What I had to do: First off, the WD drive was causing a lot of strange
problems all by itself. Removing it from my computer made everything
work a lot better - both maxtors have their DMA modes correctly detected
and turned on at boot time, although I still manually prefer to turn
them on and do small amounts of tuning myself using hdparm once the
kernel starts.
Weird problems I've noticed include that the kernel and motherboard
disagree with the CHS attributes of my larger disk, a 120GB maxtor 7200
rpm drive. I'm pretty sure the kernel is right, mostly because using the
CHS settings the motherboard insists on cause braindamage in DOS,
including but not limited to the partition table being misdetected, the
files on the disk I copied there from linux to dos going missing, 6mb of
'bad sectors' when I try formatting the partition (Which goes away when
I enter linux.) and when linux fscks the disk, it can find DOS's files
and believes the disk has enormous filesystem corruption. Oddly enough,
the 40GB maxtor hard disk I have (That incidentally originally came with
the ps2 linux kit) is correctly detected.
I haven't yet tried fiddling with the motherboard's settings for the
first hard disk - everything is still on auto, but I'm pretty sure there
is nothing I can do to manually set the CHS, which will be a problem if
I want to boot dos correctly. :( I've checked with maxtor's site, but
their maxblast program only works in windows according to it, which is a
pity since I don't have that installed here. I'll likely be forced to
use dosemu, although right now I can neither get sound nor VGA/SVGA to
work in it. *shrugs* I'm sure given enough time I can nail this too,
although I'd love suggestions. ... Hmm, just had a thought. Worst case,
I can make the 40GB disk have a dos partition and tell lilo to swap the
disk appearance for dos when I want to run dos. ... I might go with
that, actually.
Things that I've tried and haven't worked, include manually setting the
CHS in lilo's append command - obviously this only works for the linux
kernel. I've tried using grub as well, and it fixes the braindamage by
itself - problem is according to what little I've read of grub's
documentation there is no way to boot dos using it that I can see. If
I'm wrong, please inform me where the documentation for doing it is
located?
So. Problems with the Gigabyte GA-7VAXP motherboard I've found with
linux and it's F11 variant of the bios include:
Western Digital drives go absofuckinglutely insane in linux, which
actually isn't abnormal from what I've read - seems to be an issue more
with the disk being insane in the first place, and telling the BIOS it
can do things it not only can't do, but won't do, nor will the disk
complain when you try to do them. If you have one of these disks, the
only thing I can really say to you is to force dma OFF and experiment
with PIO mode. Mode 4 worked on my hard disk, but yours might be
different from mine, keep this in mind. Also note PIO mode is *slow* -
unbelievably slow compared to DMA. If you are stuck with one of these
disks, if you can return it and get your money back - do it. Otherwise,
you might consider getting a different manufacturers hard disk - from
what I've read using google.com about western digital disks and linux,
they just plain don't work with dma in linux, and the company seems to
have no plans on fixing this problem.
Large hard disks have their CHS values incorrectly detected.
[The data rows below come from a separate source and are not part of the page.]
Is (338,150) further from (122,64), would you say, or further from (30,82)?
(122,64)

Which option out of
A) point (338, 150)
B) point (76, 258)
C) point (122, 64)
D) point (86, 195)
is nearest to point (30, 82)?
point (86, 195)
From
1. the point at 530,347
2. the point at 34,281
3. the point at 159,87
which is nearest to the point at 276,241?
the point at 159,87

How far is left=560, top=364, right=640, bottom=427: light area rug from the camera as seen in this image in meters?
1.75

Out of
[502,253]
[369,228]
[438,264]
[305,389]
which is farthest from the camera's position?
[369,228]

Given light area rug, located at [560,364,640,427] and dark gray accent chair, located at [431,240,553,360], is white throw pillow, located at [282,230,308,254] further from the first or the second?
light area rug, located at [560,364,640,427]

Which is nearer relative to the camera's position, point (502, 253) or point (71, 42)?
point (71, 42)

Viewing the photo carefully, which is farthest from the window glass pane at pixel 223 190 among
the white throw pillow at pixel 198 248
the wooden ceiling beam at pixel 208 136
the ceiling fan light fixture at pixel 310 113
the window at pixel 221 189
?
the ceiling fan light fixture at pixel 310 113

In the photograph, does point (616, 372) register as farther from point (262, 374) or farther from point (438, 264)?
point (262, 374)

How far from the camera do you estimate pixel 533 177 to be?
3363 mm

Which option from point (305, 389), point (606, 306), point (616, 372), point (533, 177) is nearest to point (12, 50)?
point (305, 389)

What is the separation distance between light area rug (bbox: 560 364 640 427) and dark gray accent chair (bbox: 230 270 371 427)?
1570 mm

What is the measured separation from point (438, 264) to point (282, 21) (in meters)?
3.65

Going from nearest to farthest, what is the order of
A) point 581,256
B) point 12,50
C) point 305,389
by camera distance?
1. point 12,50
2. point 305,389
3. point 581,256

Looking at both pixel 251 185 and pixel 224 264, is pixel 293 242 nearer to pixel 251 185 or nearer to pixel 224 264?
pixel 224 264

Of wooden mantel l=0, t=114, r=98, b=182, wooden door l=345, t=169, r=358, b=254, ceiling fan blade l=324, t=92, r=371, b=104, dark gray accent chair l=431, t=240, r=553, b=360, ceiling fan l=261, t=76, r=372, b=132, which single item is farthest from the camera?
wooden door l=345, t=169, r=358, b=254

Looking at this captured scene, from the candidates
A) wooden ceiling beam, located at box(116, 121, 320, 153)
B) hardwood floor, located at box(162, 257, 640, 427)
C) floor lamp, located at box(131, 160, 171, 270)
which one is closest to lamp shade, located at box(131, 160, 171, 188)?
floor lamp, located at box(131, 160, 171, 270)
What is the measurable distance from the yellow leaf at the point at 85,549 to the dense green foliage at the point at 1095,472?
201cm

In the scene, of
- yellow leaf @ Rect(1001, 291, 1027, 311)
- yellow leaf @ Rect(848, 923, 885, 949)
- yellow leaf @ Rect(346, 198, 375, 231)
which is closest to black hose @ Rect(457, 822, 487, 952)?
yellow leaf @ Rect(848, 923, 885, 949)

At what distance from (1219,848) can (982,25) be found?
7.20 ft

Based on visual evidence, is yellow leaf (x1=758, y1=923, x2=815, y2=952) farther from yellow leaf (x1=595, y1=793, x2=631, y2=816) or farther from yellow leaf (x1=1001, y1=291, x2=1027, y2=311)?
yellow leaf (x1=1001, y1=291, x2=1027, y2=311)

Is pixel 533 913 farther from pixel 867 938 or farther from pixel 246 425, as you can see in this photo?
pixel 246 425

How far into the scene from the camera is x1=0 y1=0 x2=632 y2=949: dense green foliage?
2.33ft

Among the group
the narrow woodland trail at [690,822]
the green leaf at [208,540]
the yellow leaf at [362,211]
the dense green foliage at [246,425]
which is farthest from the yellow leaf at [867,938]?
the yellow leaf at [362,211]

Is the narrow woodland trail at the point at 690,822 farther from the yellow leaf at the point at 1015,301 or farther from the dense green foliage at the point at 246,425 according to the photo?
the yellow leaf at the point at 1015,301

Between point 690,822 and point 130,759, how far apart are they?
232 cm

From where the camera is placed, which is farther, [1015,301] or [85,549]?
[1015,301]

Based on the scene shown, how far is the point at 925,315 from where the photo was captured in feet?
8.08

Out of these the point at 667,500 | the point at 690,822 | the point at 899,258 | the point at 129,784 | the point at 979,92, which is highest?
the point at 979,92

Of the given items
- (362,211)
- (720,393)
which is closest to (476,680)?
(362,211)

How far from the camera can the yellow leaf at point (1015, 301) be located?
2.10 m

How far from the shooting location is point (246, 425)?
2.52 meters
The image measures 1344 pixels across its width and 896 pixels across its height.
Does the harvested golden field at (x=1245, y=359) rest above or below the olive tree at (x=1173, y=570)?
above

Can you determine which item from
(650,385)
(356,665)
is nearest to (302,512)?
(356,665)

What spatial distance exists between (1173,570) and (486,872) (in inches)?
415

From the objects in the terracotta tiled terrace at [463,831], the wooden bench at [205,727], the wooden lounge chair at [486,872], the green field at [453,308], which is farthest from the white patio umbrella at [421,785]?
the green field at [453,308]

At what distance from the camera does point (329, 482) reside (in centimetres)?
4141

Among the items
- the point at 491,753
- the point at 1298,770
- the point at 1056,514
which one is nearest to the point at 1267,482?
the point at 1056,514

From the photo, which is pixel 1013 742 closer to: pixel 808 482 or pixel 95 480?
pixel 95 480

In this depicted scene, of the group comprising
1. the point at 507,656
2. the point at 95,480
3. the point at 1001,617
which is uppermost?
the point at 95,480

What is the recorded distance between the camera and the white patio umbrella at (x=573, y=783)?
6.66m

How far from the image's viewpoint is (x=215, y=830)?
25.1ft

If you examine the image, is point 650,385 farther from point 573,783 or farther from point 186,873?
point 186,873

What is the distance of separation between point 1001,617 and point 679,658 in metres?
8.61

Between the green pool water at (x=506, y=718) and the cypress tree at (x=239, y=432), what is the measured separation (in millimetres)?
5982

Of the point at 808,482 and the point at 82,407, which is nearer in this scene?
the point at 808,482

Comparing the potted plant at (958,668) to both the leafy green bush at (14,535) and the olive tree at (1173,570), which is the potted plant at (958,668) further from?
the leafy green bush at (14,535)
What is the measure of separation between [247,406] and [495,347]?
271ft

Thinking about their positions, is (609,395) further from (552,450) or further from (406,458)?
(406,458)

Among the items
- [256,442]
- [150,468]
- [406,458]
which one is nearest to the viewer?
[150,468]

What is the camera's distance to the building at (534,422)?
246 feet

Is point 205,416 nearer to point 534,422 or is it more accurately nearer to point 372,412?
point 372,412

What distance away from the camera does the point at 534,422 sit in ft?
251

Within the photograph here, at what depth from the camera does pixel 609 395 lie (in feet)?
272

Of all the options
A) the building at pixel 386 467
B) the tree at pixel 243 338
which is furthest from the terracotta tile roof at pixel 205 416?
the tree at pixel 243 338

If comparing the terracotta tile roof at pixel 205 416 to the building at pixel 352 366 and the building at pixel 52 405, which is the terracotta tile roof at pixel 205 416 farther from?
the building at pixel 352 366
Not including this, I've noted that the onboard fan that came with the
board which cools the agp chipset (at least I think it does - has a 'AGP
8x' sticker on it) is starting to wear out. I'm sure I can find a
replacement for it at radio shack, but I think it's a little silly for
it to be wearing out already.
I can't really recommend this board to other people, especially as I
haven't even tried enabling the other hard disk controller (which uses a
promise bios and can do ATA/RAID) and the problems I've had with this
motherboard were really absurd at some points. Also one of the things
you WON'T see on websites trying to sell you this board is that the bios
doesn't let you change important things - like memory timings, wether or
not dma should be totally turned OFF to hard disks, among other things.
I've not investigated yet, but I have a feeling I'm not going to be able
to manually set the CHS either, which would be a pity. None of these
things really makes a difference in linux, but on the other hand it
makes it a lot easier to track down problems if you can force the bios
to do the hard work for you when you're trying to figure out what's
wrong with the machine. Trying to fix problems on this motherboard makes
me feel half the time like I've got a hand tied behind my back. Another
thing is that the manual tends to be in engrish, so it's a little hard
to read at times. I won't be buying a gigabyte motherboard next time -
they're nice and slick, have pretty pictures, have a easy to use bios,
so long as you don't do things it doesn't understand, but although I
like having an 'autodetect' mode, I also like being able to manually set
the bios to do things. I had and still have this same type of problem
with my IBM PS/1 2155-78C(SL-B) which was built almost ten years ago -
it's silly to see people still building motherboards that don't have the
ability for the user to set settings manually.